*Excerpt*:
--------------------------------

After the Trump-Putin meeting the world order is in for a shake-up, Trump is not Putin’s puppet, There’s still time to reverse the embrace of genome editing, Trade wars are not ‘good’ or ‘easy to win’, Djokovic found his way out of the sporting wilderness

A roundup of global commentary for the July 30, 2018 weekly magazine.

Grigory Dukor/Reuters/File
President Trump and Russian President Vladimir Putin hold a joint news conference after their meeting in Helsinki, July 16, 2018.

Arab News / Riyadh, Saudi Arabia

After Trump-Putin meeting, the world order is in for a shake-up

“The press conference following the Donald Trump-Vladimir Putin summit in Helsinki was easily the most unusual one any US president has given since World War II...,” writes Cornelia Meyer. “After lambasting his allies and even putting the EU on top of a list of foes, Trump gave in to Putin.... One could also argue that it is Trump’s job to secure all the advantages for the US he can on behalf of his allies. He seemed uninterested in that. He has a personal preference for autocrats over multilateral agreements and old established Western alliances.... A word of warning to all those who believe in democracy, a liberal world order, free trade, multilateral alliances and agreements: Fasten your seat belts, the ride is about to get very bumpy.”

--------------------------------

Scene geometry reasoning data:
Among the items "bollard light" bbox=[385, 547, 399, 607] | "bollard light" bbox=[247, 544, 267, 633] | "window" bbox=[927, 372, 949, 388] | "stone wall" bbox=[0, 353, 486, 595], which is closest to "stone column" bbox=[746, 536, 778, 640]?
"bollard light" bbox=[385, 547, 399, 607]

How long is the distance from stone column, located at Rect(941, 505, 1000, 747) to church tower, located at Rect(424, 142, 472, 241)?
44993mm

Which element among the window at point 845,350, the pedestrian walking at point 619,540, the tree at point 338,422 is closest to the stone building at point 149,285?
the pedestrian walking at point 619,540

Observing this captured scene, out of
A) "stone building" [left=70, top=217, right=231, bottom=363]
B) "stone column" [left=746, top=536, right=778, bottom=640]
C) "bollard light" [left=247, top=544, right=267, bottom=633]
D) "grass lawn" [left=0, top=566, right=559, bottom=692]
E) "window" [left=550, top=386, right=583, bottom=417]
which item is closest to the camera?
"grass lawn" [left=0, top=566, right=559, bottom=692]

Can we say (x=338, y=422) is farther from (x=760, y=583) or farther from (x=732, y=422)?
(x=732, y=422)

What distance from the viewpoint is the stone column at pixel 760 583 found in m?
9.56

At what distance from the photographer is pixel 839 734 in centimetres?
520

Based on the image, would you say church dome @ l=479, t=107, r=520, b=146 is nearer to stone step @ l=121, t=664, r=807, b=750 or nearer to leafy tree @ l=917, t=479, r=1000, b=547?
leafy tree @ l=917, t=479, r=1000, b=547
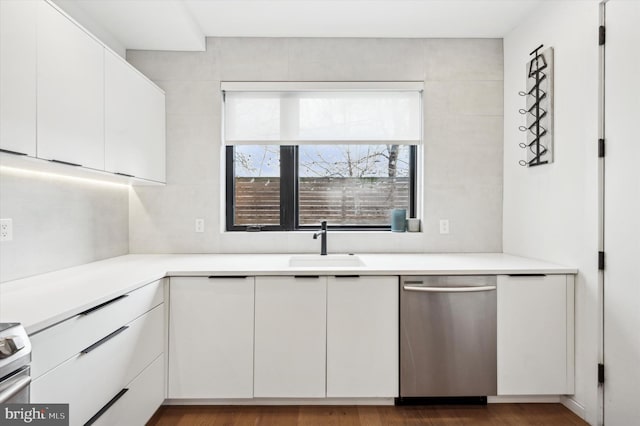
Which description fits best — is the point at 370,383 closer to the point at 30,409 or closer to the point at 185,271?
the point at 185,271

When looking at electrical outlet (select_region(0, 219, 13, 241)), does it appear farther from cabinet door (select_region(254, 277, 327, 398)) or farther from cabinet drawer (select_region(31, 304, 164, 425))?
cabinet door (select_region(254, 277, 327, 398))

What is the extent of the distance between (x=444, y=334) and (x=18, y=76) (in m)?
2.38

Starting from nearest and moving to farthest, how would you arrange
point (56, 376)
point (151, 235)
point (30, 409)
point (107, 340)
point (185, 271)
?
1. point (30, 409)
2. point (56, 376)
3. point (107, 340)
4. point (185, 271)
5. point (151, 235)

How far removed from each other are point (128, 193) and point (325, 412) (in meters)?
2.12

--------------------------------

*Required action*: Please carry on the global commentary roundup, starting right after its final sentence. The lines are not needed here.

*Task result*:
Al Jazeera / Doha, Qatar

No, Trump is not Putin’s puppet

“For American Democrats [and] some Republicans ... [President Trump’s July 16 meeting with Russian President Vladimir Putin] was yet another proof that Trump has become Putin’s puppet...,” writes Roman Dobrokhotov. “[But] Trump ... has to be judged by his actions, not by his rhetoric.... Oil and gas are the Kremlin’s main foreign policy weapon.... And what has Trump been doing about that? He’s been putting pressure on Saudi Arabia to increase its oil output in order to ... keep the prices low.... More importantly, Trump has also been demanding that Europe cancel Nordstream-2, a gas pipeline project which is meant to increase the supply of Russian gas to northern Europe.... In other words, Trump does not behave as Putin’s puppet. He behaves as a person who sees himself as a great deal-maker....” 

The Guardian / London

There’s still time to reverse the embrace of genome editing

“The Nuffield Council on Bioethics has taken what it clearly regards as a brave new step: it has openly endorsed the use of genome editing to engineer the traits of future children and generations...,” writes Marcy Darnovsky. “In effect, it argues that the creation of genetically modified human beings should proceed after a few bioethics-lite boxes are checked off. The report’s conclusion flies in the face of a widespread global agreement that heritable genetic modification should remain off-limits.... Sadly, the Nuffield Council on Bioethics has given its blessing to an unneeded and societally dangerous biotechnology.... There is still time to turn back. We can refuse to allow inequalities to be inscribed in our genomes.”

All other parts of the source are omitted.